A paralisação das atividades da única agência da Caixa Econômica Federal no Cone Sul está causando transtornos em todos os municípios da região. Embora a maioria dos clientes da instituição consiga atendimento em correspondentes bancários e lotéricas de algumas cidades, os usuários que não dispõem de cartão, que permite a utilização de caixas eletrônicos, são obrigados a se deslocar até Vilhena.

A greve na CEF foi deflagrada em todo o país no dia 24 de setembro, quando os trabalhadores de todo sistema bancário cruzaram os braços. Embora o movimento já tenha sido encerrado em quase todos os outros bancos públicos e privados, os empregados da Caixa mantêm a greve. Na tarde de hoje, a manifestação pode ser encerrada, dependendo de uma reunião do comando nacional, em Brasília.

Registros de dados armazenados
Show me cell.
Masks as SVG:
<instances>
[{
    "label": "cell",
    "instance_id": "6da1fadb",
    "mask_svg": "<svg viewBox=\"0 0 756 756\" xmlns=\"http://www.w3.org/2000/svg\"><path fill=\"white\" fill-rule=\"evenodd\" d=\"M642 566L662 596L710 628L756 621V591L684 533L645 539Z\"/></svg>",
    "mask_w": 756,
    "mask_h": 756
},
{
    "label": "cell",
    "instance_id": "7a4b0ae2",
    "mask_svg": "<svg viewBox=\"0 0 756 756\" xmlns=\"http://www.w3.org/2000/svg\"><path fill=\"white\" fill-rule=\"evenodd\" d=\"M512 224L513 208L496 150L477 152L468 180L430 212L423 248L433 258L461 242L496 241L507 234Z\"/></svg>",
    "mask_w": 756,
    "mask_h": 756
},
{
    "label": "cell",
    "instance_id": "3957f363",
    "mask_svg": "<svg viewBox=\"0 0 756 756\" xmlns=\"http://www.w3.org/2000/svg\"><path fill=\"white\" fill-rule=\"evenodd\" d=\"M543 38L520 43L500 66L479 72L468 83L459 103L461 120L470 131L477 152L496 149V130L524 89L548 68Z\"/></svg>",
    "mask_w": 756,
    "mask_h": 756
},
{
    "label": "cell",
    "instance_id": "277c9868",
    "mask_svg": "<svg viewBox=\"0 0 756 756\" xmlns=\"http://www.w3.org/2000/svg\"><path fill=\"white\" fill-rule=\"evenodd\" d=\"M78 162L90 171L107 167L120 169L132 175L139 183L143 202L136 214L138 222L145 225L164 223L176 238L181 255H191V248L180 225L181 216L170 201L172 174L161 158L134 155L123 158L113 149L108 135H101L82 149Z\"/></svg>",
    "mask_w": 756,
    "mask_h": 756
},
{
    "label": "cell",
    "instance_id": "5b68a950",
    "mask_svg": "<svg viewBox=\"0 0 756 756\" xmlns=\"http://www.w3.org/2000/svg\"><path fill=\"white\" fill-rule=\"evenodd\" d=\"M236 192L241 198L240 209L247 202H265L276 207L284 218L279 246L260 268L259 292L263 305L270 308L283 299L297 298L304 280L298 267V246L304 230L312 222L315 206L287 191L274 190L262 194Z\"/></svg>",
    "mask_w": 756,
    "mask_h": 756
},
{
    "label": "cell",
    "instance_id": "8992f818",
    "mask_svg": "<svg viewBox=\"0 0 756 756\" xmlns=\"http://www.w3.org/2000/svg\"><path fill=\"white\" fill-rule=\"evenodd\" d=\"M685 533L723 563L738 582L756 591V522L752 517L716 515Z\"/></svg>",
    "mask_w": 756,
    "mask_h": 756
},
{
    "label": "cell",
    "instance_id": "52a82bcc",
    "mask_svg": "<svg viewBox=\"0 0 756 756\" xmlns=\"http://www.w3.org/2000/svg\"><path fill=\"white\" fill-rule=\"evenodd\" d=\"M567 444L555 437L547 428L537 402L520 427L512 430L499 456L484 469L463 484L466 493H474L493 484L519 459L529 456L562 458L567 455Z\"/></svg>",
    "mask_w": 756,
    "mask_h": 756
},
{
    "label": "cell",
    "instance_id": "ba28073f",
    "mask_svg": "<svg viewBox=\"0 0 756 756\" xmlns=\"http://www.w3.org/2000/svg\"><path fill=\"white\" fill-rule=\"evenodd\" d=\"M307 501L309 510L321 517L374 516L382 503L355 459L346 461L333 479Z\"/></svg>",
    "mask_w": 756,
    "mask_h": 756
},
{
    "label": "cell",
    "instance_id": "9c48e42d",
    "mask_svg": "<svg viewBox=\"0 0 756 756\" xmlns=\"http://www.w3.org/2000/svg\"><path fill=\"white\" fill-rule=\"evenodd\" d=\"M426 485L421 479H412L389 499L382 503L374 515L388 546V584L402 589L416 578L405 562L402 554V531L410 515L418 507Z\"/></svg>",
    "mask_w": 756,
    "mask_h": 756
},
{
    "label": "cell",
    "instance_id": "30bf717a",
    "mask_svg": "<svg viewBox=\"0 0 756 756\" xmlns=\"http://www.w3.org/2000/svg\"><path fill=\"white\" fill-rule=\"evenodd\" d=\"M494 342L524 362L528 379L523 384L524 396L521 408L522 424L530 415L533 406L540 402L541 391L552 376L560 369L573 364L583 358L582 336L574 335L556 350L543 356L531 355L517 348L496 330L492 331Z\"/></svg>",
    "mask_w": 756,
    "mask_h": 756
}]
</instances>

* INSTRUÇÕES *
A. De acordo com o texto sobre a greve na Caixa, em que data a paralisação foi deflagrada em todo o país?
B. Escreva a continuação do texto sobre a greve na Caixa, começando logo após a última frase apresentada.

* RESPOSTAS POR TAREFA *
A. No dia 24 de setembro.

B.
De acordo com o advogado José Luiz Paulúcio, diretor do Sindicato dos Bancários em Vilhena, no início da greve, os funcionários da CEF apresentaram uma pauta contendo cerca de 50 reinvindicações. Desse total, segundo o sindicalista, apenas três ainda não foram atendidas: isonomia salarial entre funcionários novos e antigos, Planos de Cargos e Comissões e contratação de novos empregados.

Em Vilhena, a agência da Caixa dispõe de 20 empregados, número que, segundo a categoria, é insuficiente para atender à demanda de trabalho. O estabelecimento atende aposentados e pessoas de todo o Cone Sul. Mesmo em época de funcionamento normal, as filas na agência chegam a 50 metros, com usuários aguardando atendimento fora do prédio. A esperança dos bancários locais é que pelo menos outros 5 funcionários sejam contratados para minimizar o problema.